In terms of sound, these IEMs venture in different directions. The HarmonicDyne Devil showcase more clarity due to their upper-midrange boost, whereas the IE 200 go for a dense, smooth tuning.
The lower-treble tuning on the IE 200 is more conducive to long-term listening, and the upper-treble is noticeably more extended. This added airiness can sometimes be fatiguing, though the same applies to the boosted presence region on the Devil.
The soundstage is wider on the HarmonicDyne IEMs, and the imaging is slightly more precise. Mids are the bread and butter of the IE 200, with better timbre, a fuller-sounding lower-midrange, and a complete lack of shout.
Overall, I like the IE 200 for most of my playlist. The HarmonicDyne Devil fare better with acoustic tracks or in cases where the added clarity clears up a busy mix.
Where to Buy
HarmonicDyne’s second attempt at IEMs left me with mixed feelings. The tuning differs from most current releases, and the driver setup seems good on paper.
Sadly, the actual performance is a mixed bag.
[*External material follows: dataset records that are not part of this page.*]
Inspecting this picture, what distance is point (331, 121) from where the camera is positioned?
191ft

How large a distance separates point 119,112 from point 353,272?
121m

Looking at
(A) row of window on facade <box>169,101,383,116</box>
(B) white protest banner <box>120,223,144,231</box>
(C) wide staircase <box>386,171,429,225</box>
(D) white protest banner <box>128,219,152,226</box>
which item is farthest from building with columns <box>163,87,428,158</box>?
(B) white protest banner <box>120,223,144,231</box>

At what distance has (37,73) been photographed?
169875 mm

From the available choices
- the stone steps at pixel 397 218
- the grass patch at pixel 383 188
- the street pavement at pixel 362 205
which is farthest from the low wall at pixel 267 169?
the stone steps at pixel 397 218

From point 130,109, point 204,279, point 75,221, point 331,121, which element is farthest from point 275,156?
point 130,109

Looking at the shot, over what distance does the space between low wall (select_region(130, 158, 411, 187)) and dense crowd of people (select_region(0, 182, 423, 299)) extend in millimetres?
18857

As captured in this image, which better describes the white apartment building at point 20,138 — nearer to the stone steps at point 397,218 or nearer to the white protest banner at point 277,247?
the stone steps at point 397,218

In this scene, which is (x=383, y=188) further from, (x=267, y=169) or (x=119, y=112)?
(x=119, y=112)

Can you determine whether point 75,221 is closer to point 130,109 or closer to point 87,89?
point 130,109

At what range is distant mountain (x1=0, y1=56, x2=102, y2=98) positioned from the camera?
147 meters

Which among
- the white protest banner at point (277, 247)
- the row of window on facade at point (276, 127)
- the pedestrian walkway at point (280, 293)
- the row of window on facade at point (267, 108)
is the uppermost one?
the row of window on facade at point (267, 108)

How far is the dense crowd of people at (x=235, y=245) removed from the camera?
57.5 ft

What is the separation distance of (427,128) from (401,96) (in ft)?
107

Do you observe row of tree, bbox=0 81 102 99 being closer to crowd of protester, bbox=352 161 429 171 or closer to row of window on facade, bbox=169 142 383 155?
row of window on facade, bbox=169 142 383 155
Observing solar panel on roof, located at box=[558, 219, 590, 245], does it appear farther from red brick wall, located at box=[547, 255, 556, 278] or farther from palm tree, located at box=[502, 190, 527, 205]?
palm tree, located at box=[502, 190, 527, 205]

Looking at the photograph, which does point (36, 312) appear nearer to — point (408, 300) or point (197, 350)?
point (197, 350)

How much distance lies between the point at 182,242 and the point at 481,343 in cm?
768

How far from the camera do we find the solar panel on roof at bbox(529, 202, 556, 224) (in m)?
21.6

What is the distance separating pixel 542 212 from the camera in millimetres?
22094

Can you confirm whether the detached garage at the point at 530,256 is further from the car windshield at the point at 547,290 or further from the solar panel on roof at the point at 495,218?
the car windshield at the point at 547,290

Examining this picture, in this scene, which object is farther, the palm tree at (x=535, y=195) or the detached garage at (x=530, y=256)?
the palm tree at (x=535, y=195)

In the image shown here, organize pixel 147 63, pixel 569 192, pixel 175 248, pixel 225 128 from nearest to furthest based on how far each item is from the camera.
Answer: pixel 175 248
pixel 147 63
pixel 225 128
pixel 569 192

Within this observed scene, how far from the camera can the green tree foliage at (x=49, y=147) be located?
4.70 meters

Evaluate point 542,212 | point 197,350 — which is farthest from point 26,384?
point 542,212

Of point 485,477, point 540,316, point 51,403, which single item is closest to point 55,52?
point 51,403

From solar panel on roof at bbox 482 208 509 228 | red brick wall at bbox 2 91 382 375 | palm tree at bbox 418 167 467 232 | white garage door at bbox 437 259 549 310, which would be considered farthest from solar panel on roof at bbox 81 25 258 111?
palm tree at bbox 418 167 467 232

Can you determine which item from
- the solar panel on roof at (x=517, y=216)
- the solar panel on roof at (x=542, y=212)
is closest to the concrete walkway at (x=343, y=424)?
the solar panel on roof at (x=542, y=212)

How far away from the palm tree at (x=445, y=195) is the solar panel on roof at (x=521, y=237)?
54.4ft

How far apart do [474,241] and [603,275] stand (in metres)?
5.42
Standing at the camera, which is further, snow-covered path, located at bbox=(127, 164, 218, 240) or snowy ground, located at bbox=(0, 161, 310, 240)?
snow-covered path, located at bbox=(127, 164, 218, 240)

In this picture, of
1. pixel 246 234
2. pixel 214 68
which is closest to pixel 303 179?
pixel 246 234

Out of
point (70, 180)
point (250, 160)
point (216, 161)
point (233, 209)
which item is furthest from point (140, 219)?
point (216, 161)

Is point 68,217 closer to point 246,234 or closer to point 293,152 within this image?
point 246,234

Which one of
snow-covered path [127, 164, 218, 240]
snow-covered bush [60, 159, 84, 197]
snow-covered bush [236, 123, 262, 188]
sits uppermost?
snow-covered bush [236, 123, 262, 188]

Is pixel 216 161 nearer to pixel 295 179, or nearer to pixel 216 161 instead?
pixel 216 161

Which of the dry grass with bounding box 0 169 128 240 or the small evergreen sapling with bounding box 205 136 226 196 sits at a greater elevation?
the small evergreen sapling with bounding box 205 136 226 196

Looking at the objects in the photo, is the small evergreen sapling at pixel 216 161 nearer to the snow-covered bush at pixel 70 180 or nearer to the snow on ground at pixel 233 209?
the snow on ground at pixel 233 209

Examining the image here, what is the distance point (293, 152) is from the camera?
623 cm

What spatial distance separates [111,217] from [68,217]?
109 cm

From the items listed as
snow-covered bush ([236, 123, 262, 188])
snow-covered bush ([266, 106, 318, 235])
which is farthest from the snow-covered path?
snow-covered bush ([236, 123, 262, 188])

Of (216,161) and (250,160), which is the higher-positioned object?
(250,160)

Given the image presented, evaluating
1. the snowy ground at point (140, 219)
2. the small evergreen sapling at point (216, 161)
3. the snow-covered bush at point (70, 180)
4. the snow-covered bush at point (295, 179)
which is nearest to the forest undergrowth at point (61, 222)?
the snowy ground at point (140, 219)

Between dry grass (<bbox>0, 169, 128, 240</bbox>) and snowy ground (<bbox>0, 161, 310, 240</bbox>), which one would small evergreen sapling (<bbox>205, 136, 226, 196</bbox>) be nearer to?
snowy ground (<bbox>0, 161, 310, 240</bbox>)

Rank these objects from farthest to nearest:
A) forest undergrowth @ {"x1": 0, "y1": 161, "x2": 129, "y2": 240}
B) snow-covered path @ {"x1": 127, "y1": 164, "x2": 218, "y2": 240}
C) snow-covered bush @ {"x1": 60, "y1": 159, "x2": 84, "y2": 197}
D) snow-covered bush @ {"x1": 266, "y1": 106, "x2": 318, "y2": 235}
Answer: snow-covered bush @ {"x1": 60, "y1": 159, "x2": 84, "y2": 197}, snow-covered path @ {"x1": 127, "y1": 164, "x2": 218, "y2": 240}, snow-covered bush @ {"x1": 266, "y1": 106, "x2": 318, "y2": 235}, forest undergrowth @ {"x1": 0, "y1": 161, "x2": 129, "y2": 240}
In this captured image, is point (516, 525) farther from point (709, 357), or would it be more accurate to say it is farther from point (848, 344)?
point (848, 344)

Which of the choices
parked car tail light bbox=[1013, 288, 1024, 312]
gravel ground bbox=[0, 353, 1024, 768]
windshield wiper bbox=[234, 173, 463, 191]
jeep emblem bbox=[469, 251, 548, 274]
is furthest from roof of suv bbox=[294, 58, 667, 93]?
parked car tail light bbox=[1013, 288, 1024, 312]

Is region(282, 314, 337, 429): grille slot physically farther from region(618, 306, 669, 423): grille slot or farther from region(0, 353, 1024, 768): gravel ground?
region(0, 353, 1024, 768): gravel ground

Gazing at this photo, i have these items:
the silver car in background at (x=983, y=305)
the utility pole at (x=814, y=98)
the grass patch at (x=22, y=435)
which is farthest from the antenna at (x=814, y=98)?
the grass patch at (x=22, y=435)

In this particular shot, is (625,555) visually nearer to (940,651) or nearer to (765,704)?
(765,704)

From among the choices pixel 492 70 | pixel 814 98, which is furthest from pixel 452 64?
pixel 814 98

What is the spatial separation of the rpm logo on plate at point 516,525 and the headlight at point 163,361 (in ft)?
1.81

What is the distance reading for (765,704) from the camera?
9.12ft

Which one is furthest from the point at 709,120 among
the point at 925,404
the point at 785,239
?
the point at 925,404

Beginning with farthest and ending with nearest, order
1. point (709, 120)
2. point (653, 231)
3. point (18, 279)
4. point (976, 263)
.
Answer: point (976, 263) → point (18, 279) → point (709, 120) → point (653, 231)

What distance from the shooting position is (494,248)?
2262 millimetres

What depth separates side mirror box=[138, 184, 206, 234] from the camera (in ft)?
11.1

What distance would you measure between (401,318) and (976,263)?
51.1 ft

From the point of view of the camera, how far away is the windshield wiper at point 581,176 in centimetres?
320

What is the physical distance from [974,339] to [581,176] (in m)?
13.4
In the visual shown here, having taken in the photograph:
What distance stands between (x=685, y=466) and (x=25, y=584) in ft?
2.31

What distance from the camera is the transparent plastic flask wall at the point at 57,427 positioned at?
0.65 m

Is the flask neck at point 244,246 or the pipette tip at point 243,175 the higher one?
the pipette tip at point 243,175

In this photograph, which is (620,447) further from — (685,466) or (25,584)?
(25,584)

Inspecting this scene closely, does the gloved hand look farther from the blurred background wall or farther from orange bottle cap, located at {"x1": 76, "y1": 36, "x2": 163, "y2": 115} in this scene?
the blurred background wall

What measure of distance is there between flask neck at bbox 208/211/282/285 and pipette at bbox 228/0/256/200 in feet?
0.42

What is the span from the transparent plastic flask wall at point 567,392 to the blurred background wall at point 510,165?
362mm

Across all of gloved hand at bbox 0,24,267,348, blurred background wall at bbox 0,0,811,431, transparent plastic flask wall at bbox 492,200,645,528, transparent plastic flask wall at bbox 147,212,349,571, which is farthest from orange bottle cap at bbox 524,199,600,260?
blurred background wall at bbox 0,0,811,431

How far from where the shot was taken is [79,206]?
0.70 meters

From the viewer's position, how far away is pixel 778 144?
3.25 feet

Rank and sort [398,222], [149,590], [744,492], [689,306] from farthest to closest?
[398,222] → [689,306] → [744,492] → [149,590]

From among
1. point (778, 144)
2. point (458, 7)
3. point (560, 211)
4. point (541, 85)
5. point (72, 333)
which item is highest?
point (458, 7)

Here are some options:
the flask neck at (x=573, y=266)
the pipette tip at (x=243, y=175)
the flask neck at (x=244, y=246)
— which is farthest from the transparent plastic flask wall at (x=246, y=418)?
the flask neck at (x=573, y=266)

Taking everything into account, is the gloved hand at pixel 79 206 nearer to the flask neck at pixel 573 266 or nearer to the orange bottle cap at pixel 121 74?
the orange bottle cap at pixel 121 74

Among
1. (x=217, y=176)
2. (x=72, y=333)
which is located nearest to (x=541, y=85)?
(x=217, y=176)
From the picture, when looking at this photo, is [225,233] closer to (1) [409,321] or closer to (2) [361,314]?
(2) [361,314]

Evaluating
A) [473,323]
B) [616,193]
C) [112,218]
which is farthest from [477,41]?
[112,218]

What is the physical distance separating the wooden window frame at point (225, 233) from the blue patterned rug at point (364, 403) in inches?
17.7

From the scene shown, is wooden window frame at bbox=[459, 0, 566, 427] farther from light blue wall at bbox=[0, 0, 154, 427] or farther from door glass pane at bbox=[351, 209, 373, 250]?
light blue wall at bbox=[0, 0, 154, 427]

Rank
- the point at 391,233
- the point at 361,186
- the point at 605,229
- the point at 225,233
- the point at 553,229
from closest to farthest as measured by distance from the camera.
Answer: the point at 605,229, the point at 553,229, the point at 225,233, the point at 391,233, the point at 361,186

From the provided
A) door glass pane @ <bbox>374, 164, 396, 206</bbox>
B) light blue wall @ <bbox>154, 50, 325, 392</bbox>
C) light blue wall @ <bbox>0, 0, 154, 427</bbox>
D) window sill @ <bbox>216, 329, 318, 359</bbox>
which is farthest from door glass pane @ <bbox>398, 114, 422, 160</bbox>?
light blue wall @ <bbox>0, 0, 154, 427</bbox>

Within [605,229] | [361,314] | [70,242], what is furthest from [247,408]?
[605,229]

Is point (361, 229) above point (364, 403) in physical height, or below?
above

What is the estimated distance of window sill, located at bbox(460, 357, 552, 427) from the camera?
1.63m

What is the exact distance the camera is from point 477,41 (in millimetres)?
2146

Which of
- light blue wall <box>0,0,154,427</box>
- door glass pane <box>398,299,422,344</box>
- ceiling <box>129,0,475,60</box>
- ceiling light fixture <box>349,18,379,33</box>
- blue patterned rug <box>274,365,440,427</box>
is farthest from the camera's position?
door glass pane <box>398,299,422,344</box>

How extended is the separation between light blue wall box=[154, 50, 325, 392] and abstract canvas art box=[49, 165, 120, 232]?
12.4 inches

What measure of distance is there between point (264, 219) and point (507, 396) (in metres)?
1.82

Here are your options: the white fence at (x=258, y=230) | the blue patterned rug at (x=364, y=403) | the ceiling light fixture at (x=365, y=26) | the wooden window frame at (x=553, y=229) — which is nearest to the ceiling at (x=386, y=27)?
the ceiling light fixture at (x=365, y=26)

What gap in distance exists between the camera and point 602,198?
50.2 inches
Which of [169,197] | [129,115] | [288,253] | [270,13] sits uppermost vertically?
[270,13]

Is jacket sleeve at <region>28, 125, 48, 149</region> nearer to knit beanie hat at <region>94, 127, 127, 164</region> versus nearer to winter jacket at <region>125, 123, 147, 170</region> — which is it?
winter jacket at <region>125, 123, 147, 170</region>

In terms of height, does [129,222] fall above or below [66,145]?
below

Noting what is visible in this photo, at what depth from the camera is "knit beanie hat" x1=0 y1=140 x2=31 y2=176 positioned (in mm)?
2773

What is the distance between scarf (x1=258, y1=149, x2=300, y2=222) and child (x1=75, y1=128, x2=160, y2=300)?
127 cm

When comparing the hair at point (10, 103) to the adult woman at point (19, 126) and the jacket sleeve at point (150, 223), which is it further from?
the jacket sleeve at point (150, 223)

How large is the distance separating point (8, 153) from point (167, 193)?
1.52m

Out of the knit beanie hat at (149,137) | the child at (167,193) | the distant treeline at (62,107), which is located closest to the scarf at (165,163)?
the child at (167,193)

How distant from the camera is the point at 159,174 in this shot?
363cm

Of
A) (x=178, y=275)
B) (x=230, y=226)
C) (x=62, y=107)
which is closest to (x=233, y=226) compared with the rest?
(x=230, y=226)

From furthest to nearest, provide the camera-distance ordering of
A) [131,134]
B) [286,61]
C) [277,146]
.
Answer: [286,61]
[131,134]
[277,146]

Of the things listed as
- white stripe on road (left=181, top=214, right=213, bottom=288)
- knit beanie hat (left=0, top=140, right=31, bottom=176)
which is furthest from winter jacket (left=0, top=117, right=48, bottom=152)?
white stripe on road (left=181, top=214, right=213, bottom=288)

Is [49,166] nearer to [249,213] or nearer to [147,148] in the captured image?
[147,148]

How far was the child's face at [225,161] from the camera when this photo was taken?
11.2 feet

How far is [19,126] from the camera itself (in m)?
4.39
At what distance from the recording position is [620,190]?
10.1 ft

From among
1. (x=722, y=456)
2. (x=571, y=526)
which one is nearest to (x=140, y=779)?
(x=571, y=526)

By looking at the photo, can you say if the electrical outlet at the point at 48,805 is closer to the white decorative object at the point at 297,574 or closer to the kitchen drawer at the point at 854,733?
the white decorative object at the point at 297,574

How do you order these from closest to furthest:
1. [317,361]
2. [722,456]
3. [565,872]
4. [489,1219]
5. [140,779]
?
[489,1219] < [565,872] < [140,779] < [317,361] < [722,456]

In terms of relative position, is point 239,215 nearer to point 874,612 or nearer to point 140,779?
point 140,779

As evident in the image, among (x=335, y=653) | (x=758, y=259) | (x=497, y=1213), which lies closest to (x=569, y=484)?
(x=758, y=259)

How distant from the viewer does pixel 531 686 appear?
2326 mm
I like the bass’s linearity and the mids’ clarity, but the mid-treble focused signature with a lack of airiness feels like a puzzle with the final pieces missing.
Moreover, the competition is stronger than ever, and merely being good at a few aspects does not make new releases stand out as it did in the yesteryears.
So the HarmonicDyne Devil fall short of being great. I hope HarmonicDyne works on the upper-treble in the next release, and things may become far more interesting.